Speaking with CAP TODAY, Dr. Nahm discussed what can be done to improve the situation from the laboratory’s viewpoint. One important step would be for industry productivity metrics to recognize the costly nature of performing complex tests in an unscheduled manner. Without that recognition, the laboratory will be understaffed and underfunded. Second, there are few FDA-approved kits for this type of testing. “There are a lot of tests for normal human serum, but sometimes we are dealing with cadaver serum and few assays are approved for cadaver serum,” he says. The route to FDA approval for donor screening assays differs from that for diagnostic assays.

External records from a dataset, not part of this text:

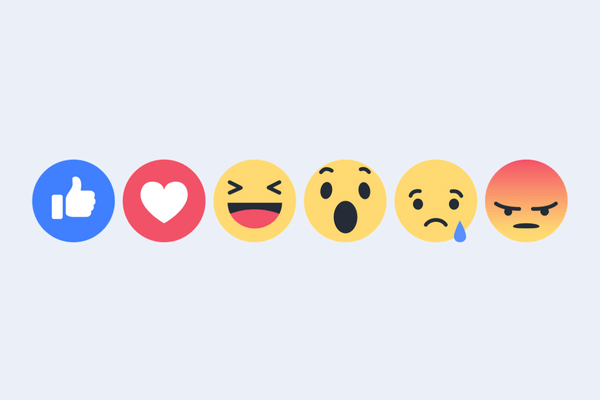 Facebook Reaction Options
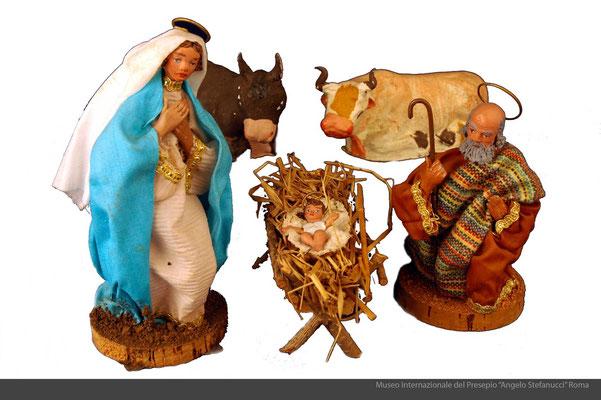 Statue in terracotta e stoffa. Artigianato_il Faro_(Tropea-VV)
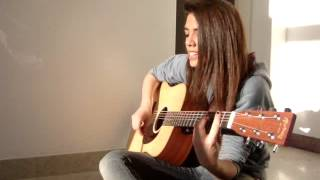 Labios compartidos - Mana (Cover acústico) Rocío Todoro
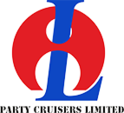 job in Party Cruisers Limited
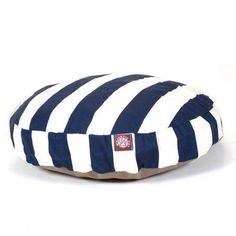 Majestic Pet Products Vertical Stripe Round Outdoor Indoor Pet Bed Removable Cover, Blue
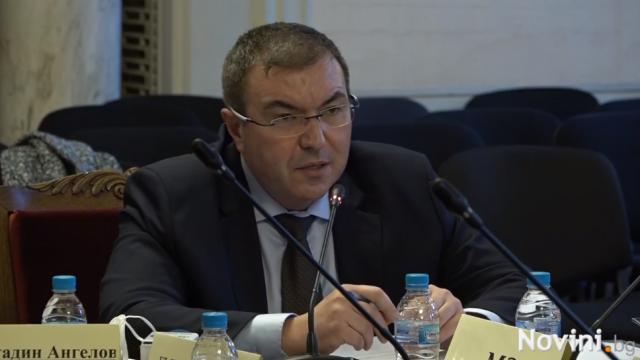 Здравният министър пред депутатите: Имаме увеличение с 50 пъти на броя издадени електронни направления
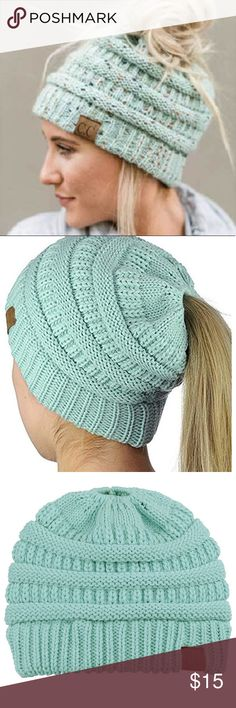 6fbc6a0f3e385 NWOT C.C Messy Bun Beanie Tail Hat in Mint So cute for messy buns or  ponytails! These hats are everywhere this season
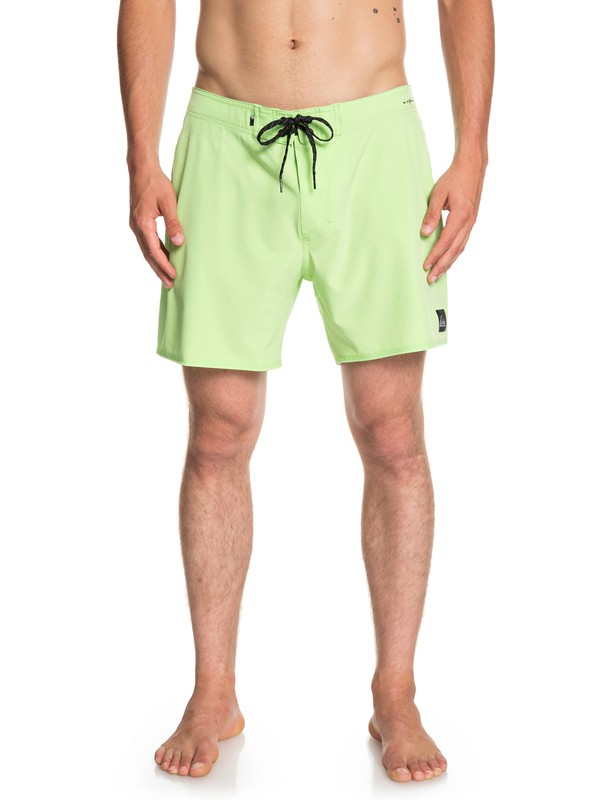 "0 Highline Kaimana 16"" - Board Shorts for Men Green EQYBS04117 Quiksilver"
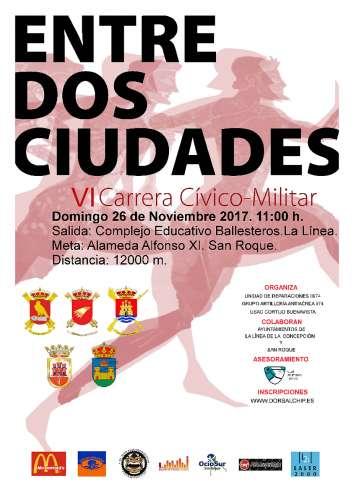 VI Carrera Cívico-Militar Entre Dos Ciudades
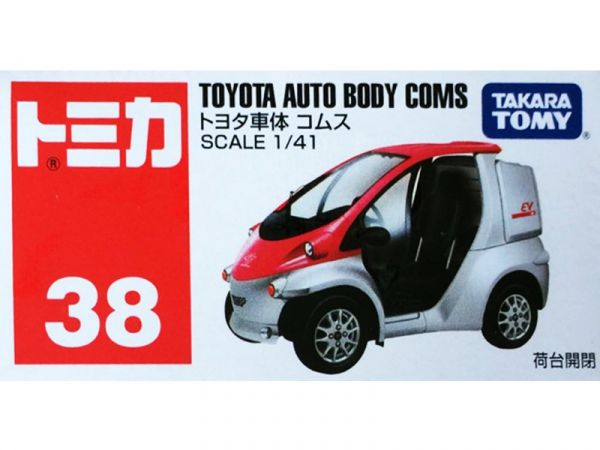 豐田 AUTO BODY COMS/TOMICA 038-1多美 火柴盒小汽車 豐田 AUTO BODY COMS.TOMICA.TM038,多美,火柴盒小汽車,4904810824473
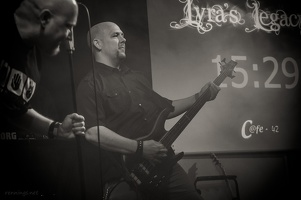Lyra's Legacy, 22.2.2014, C@fe-42, Battle of Bands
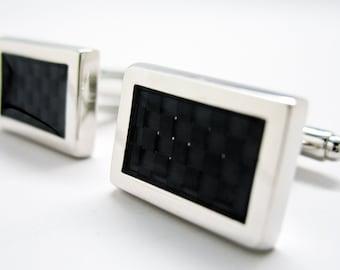 Modern Cut B Squared Cufflinks Silver Toned Black Inlay Classic Cuff Links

Dr. Nahm cites assays for HIV as an example of where testing can be approved. “Sometimes we get donors in the process of acquiring HIV infection,” he says. “Those samples test negative in the serological assay we use for transplantation screening. So far FDA only recommends serological assays for early detection of HIV. DNA may be useful, but that guideline has not been established.” In addition, he says, the CDC recommends testing of the living donors right before their organ donation, “and the recommendation gives us a very narrow time window for performing the tests.”

Developing more assays is one part of the solution, in Dr. Nahm’s view. “I think pathologists have to actively participate in the decisionmaking process at the level of professional organizations or government,” he says. “This problem is only going to get bigger.”

William Check is a medical writer in Ft. Lauderdale, Fla.